GIVEN REQUEST:
Pick out and copy every line of the records that contains the string "instances". Case counts.

PROVIDED MATERIAL:

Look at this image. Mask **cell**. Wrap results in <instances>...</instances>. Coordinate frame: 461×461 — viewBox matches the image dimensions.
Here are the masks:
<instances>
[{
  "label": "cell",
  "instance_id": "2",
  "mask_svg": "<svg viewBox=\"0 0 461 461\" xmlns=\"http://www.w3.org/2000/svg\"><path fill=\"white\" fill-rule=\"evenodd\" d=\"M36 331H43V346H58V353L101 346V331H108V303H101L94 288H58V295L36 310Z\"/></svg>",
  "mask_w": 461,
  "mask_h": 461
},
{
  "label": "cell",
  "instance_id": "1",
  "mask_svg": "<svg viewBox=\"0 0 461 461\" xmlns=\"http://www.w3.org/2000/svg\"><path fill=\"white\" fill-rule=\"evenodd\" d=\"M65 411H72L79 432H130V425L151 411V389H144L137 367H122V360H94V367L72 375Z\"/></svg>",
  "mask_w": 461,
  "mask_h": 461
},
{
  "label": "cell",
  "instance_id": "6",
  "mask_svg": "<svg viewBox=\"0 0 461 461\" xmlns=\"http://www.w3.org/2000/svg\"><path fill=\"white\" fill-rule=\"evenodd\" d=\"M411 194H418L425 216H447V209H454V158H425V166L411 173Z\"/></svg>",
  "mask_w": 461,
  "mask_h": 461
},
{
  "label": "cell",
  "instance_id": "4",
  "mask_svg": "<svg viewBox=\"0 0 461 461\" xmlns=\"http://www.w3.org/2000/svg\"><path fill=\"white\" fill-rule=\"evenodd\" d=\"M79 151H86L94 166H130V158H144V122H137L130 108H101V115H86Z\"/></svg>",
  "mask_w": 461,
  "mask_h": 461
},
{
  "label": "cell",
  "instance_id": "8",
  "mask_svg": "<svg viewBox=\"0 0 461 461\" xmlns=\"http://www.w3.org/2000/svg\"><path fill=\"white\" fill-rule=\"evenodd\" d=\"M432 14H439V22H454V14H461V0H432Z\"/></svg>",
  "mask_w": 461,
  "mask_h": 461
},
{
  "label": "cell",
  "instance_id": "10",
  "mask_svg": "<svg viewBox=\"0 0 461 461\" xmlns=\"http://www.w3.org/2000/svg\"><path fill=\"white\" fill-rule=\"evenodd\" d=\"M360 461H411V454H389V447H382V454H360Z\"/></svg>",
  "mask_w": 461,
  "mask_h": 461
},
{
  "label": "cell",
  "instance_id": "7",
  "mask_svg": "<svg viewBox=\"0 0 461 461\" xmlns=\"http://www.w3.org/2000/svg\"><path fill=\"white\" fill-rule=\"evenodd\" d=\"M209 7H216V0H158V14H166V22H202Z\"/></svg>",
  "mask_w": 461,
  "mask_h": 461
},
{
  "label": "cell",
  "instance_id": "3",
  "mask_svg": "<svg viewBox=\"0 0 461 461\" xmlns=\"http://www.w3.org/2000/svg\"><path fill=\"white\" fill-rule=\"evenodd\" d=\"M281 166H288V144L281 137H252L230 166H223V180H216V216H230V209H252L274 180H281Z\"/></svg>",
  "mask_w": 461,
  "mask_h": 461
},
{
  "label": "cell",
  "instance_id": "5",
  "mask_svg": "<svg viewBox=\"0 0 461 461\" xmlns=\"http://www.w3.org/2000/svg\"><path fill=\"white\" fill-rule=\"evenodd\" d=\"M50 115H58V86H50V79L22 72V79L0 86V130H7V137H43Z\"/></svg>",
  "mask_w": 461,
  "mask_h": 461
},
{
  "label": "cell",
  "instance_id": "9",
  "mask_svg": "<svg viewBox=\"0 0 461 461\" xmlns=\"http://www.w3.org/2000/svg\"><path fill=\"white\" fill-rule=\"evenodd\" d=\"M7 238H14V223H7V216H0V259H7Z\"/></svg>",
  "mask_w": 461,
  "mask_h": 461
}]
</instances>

COMPLETE ANSWER:
Look at this image. Mask **cell**. Wrap results in <instances>...</instances>. Coordinate frame: 461×461 — viewBox matches the image dimensions.
<instances>
</instances>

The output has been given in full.